Francis Alÿs, artist featured in México Inside Out: Themes in Art Since 1990, in conversation with James Oles, scholar of the art and architecture of Mexico
For this Tuesday Evenings presentation, Belgium-born and Mexico City–based artist Francis Alÿs is in conversation with art historian James Oles, discussing relationships between the artist’s early and current work.
Alÿs is one of the most important contemporary artists working today, with a practice that embraces multiple media, spanning painting, sculpture, photography, and film. Having exhibitions throughout the United States, Latin America, and Europe—including dOCUMENTA (13) and, most recently, a two-part exhibition at the Museum of Contemporary Art in Tokyo—Alÿs’s extraordinary practice has been lauded by many.

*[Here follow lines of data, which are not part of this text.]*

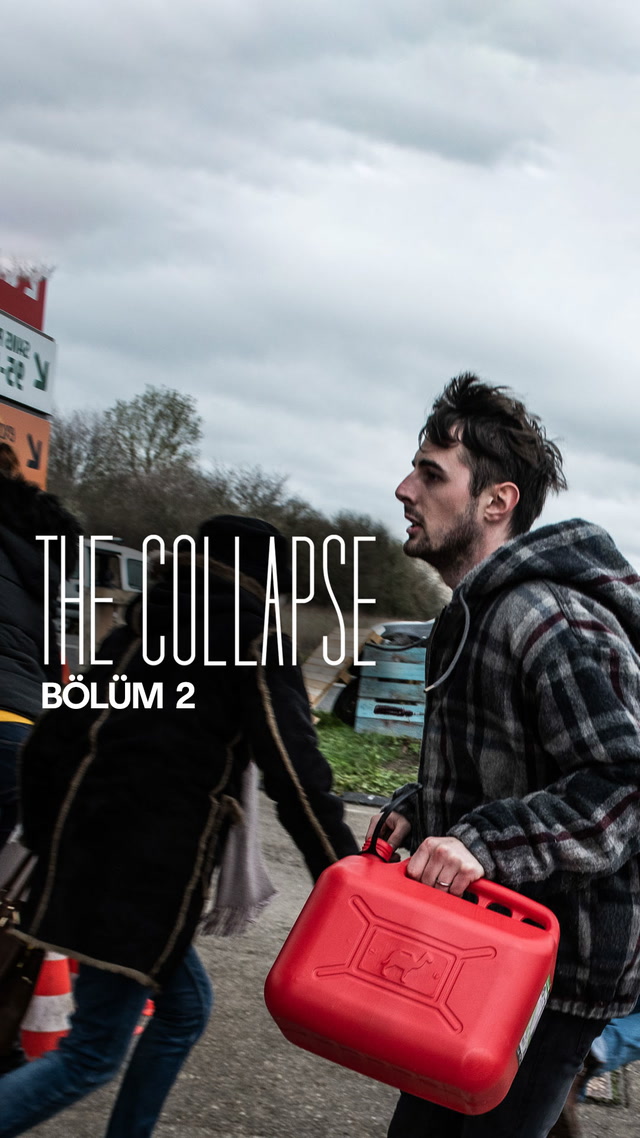 The Collapse - 2. bölüm
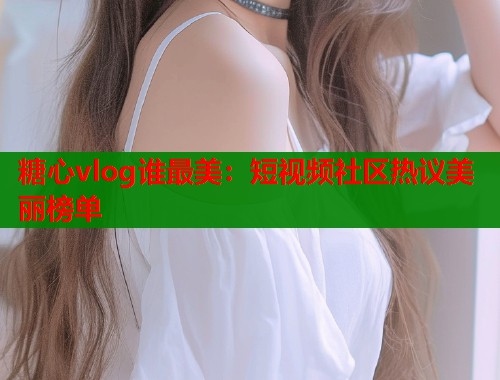 糖心vlog谁最美：短视频社区热议美丽榜单  第1张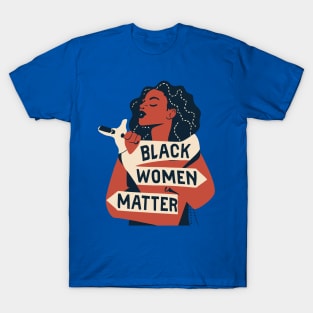 Black Women Matter T-Shirt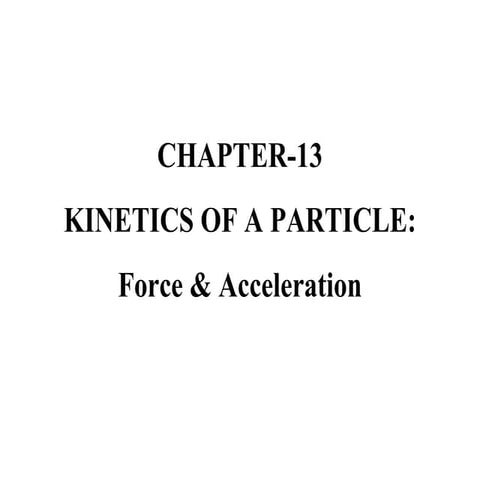 Chapter 13 kinetics_of_particle--force_acceleration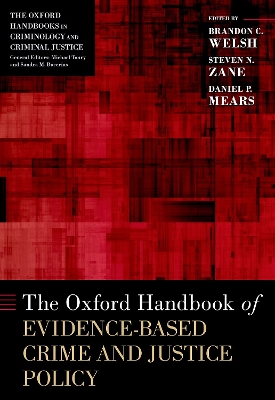The Oxford Handbook of Evidence-Based Crime and Justice Policy book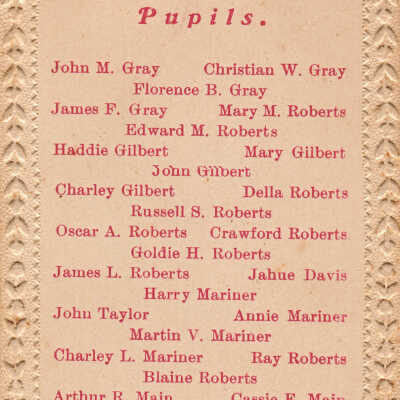 Souvenir program presented by J. F. Roberts, Teacher - Oak Grove School, Ash Tree (Gilmore Township, Greene County), Pennsylvania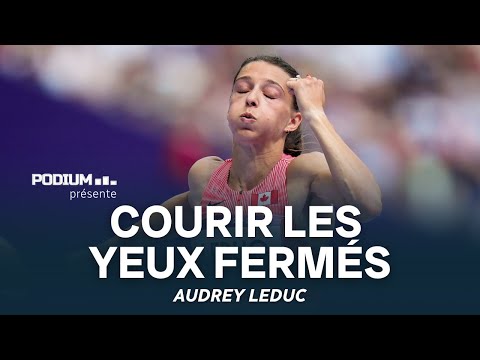 Audrey Leduc : Courir les yeux fermés jusqu'aux JO de Paris | Podium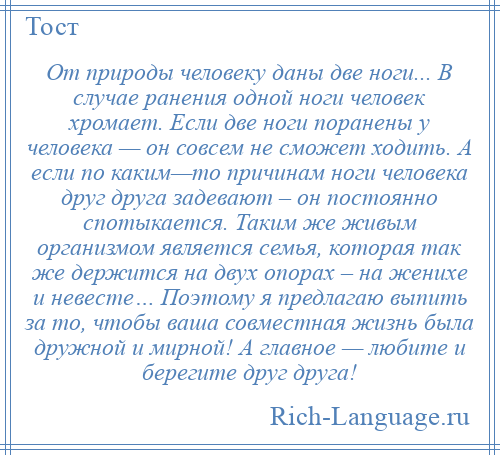 
    От природы человеку даны две ноги... В случае ранения одной ноги человек хромает. Если две ноги поранены у человека — он совсем не сможет ходить. А если по каким—то причинам ноги человека друг друга задевают – он постоянно спотыкается. Таким же живым организмом является семья, которая так же держится на двух опорах – на женихе и невесте… Поэтому я предлагаю выпить за то, чтобы ваша совместная жизнь была дружной и мирной! А главное — любите и берегите друг друга!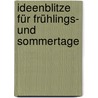 IdeenBlitze für Frühlings- und Sommertage door Ingrid Biermann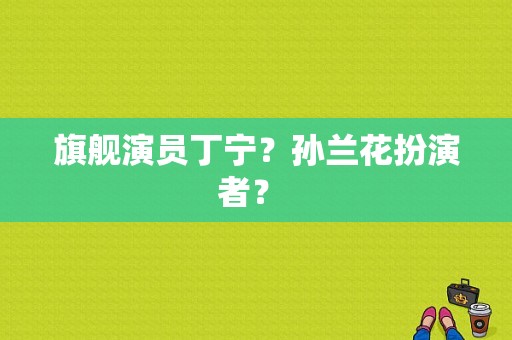 旗舰演员丁宁？孙兰花扮演者？ 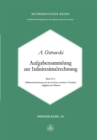 Image for Aufgabensammlung Zur Infinitesimalrechnung: Band Ii A: Differentialrechnung Auf Dem Gebiete Mehrerer Variablen Aufgaben Und Hinweise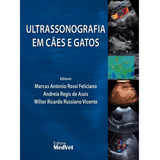 Livro Ultrassonografia Em Cães E Gatos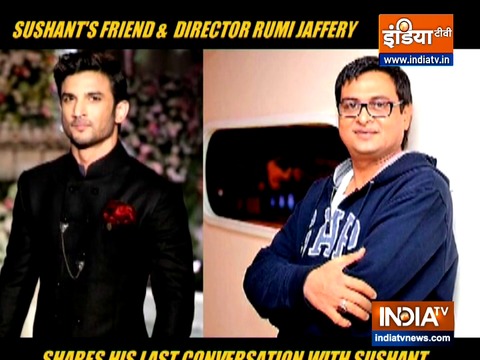 Director Rumi Jaffery reveals his last conversation with late actor Sushant Singh Rajput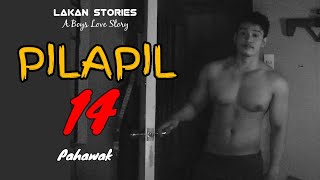 PILAPIL  Ep14  PAHAWAK  Big Boss Lakan Stories  Pinoy BL Story blseries [upl. by Mastic]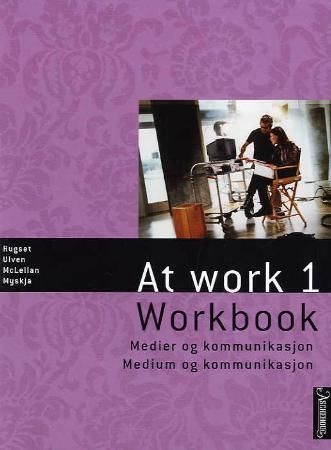 At work 1 : workbook : medier og kommunikasjon = medium og kommunikasjon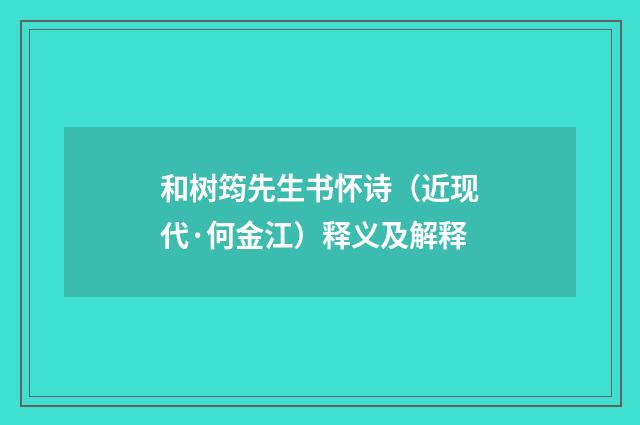 和树筠先生书怀诗（近现代·何金江）释义及解释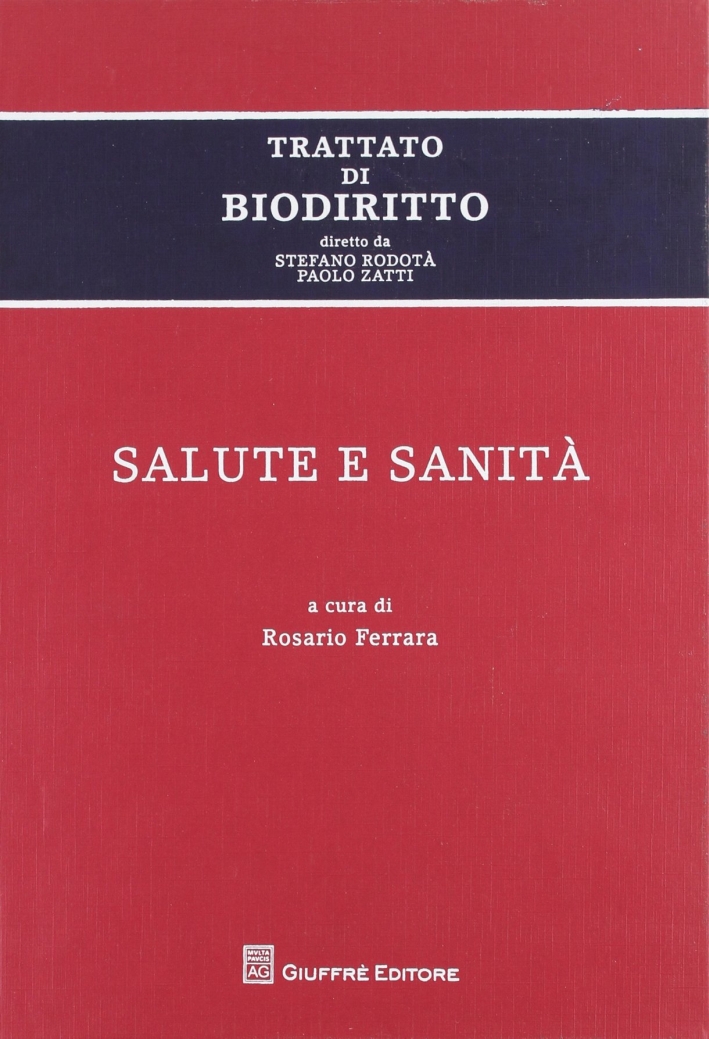 Trattato di biodiritto. Salute e sanità Trattato di biodiritto. Salute e sanità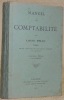 Manuel de comptabilité. Deuxième édition revue et augmentée.. PELET, Louis.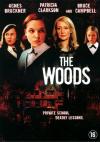Woods, The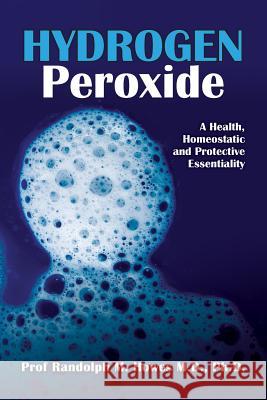 Hydrogen Peroxide: A Health, Homeostatic and Protective Essentiality Phd Prof Randolph Michael Howe 9781497531758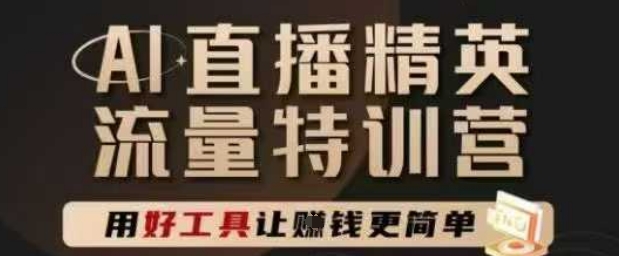 AI直播精英官方特训营，直播底层逻辑和ai实操技巧，用好工具让挣米更简单-我爱发帖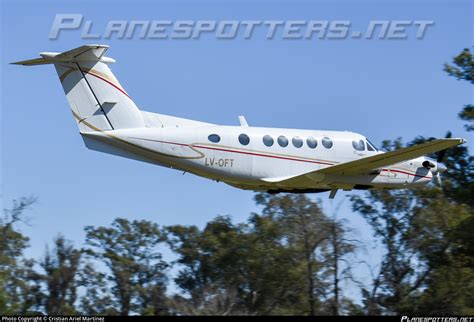 Lv Oft Private Beechcraft B King Air Photo By Cristian Ariel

Mark Godfrey, in his opening essay for Francis Alÿs: A Story of Deception, a major survey that opened at Tate Modern in London and closed at The Museum of Modern Art in New York in 2011, writes, “What makes Francis Alÿs’s practice one of the most compelling in recent art is that he manages to find poetic and imaginative ways to address the urgent political and economic crises of contemporary life.”
Oles divides his time between Mexico City and suburban Boston, where he teaches Latin American art at Wellesley College and serves as adjunct curator of Latin American art at the Davis Museum, where Alÿs was given his first one-man show in the Boston area in 2012. Oles has most recently written a survey textbook, Art and Architecture in Mexico, published by Thames and Hudson.
Alÿs and Oles have been friends for over two decades, and this relationship, as well as their obvious insight into Alÿs’s work, makes this a special presentation that also serves as a preview for México Inside Out: Themes in Art Since 1990, which opens to the public on September 15.